Die Massenvernichtungswaffen im Irak wurden nie gefunden, und trotzdem begann der damalige US-Präsident George W. Bush einen Feldzug gegen den Irak, weil er ohnehin einen Regimewechsel in Bagdad wollte. Gibt es eine Parallele zur aktuellen Situation?

Ja – und zwar insofern, als sowohl die USA als auch Saudi-Arabien ein Interesse daran haben, dass Assad verschwindet, weil er den Iran unterstützt. Aber gleichzeitig haben die USA und Saudi-Arabien ganz unterschiedliche Vorstellungen davon, wie ein künftiges Regime in Damaskus aussehen sollte. Saudi-Arabien ist massiv in den Bürgerkrieg in Syrien verwickelt – aber Riad geht es dabei nicht um den Schutz von Menschenrechten.

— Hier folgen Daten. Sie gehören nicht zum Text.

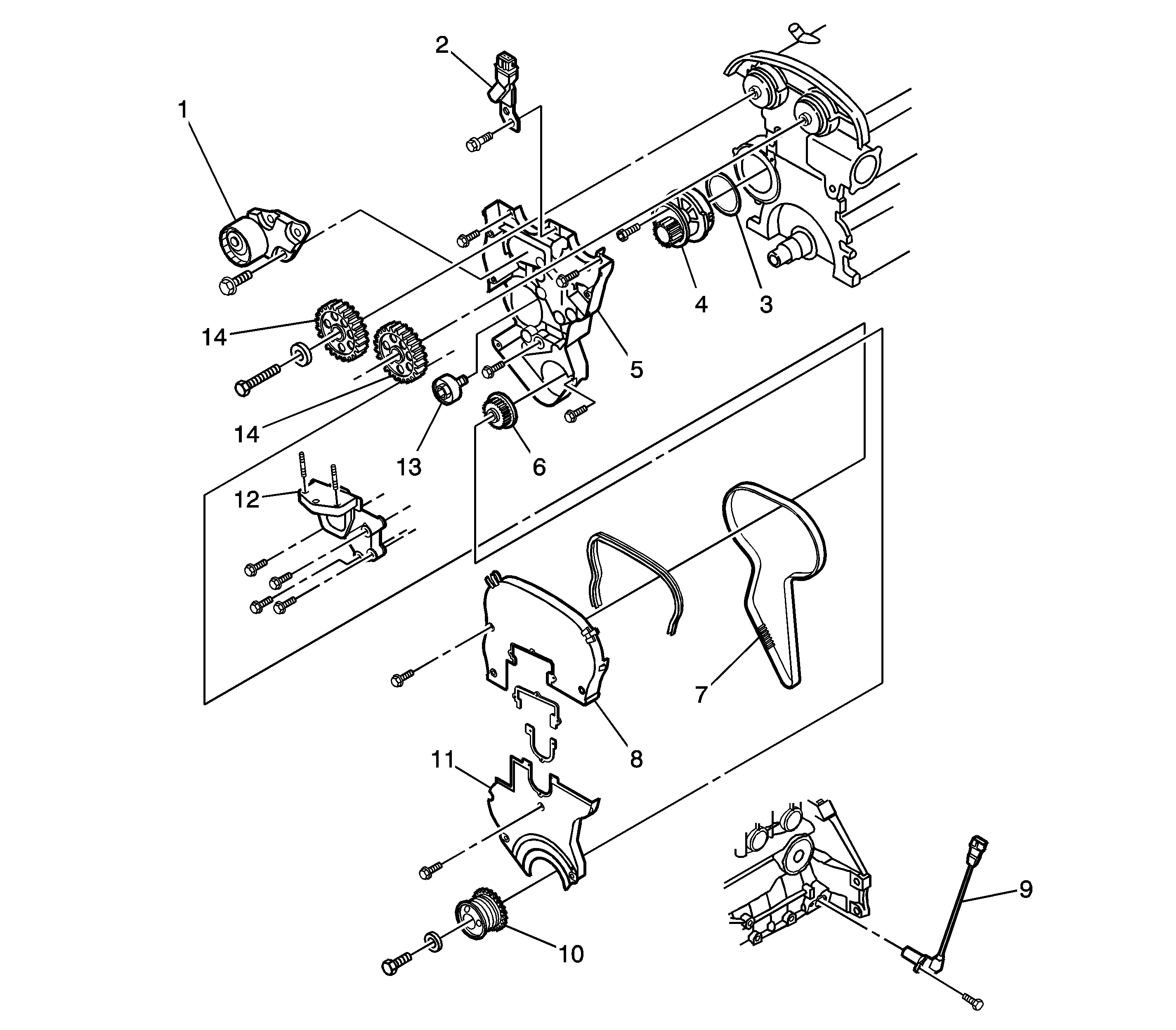 2
1
4
3
14
5
14
13
6
12
7
8
11
9
10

Nach den Angaben von US-Außenminister John Kerry verfügt Washington über zusätzliche Informationen zu dem mutmaßlichen Giftgaseinsatz in der vergangenen Woche. Die Informationen könnten korrekt sein – und doch kommen unliebsame Erinnerungen an den damaligen US-Außenminister Colin Powell auf, der den UN-Sicherheitsrat im Februar 2003 mit angeblich unumstößlichen Beweisen für die Existenz von Massenvernichtungswaffen im Irak konfrontierte. Ist nicht jetzt wieder etwas Skepsis angesichts der Ankündigungen aus Washington angebracht?

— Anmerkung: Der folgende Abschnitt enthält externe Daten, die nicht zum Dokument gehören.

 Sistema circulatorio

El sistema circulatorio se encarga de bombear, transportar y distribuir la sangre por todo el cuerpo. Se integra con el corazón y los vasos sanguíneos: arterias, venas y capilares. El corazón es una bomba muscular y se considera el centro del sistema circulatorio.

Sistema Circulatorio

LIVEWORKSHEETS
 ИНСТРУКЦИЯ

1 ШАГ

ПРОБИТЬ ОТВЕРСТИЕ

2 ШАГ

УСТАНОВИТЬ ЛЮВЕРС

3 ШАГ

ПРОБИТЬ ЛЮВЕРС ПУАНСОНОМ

Im Grunde schon. Schließlich ist das erste Opfer eines Krieges immer die Wahrheit. Gerade deshalb müssen die Vereinten Nationen eine neutrale Untersuchung garantieren. Aber um es noch einmal zu sagen: Mein Eindruck ist, dass immer mehr Indizien dafür sprechen, dass es sich in der vergangenen Woche um einen Einsatz handelte, der von der Regierung in Damaskus ausging. Der natürliche Gang der Dinge wäre, den UN-Sicherheitsrat einzuschalten und dort den Bericht der Inspekteure gemeinsam mit allen anderen zusätzlichen Informationen vorzulegen. Die USA haben diesmal möglicherweise bessere Beweise als 2003 vor dem Irakkrieg. Es ist grundsätzlich nichts Falsches daran, wenn die USA Indizien sammeln, wie sie es schon eine Weile tun.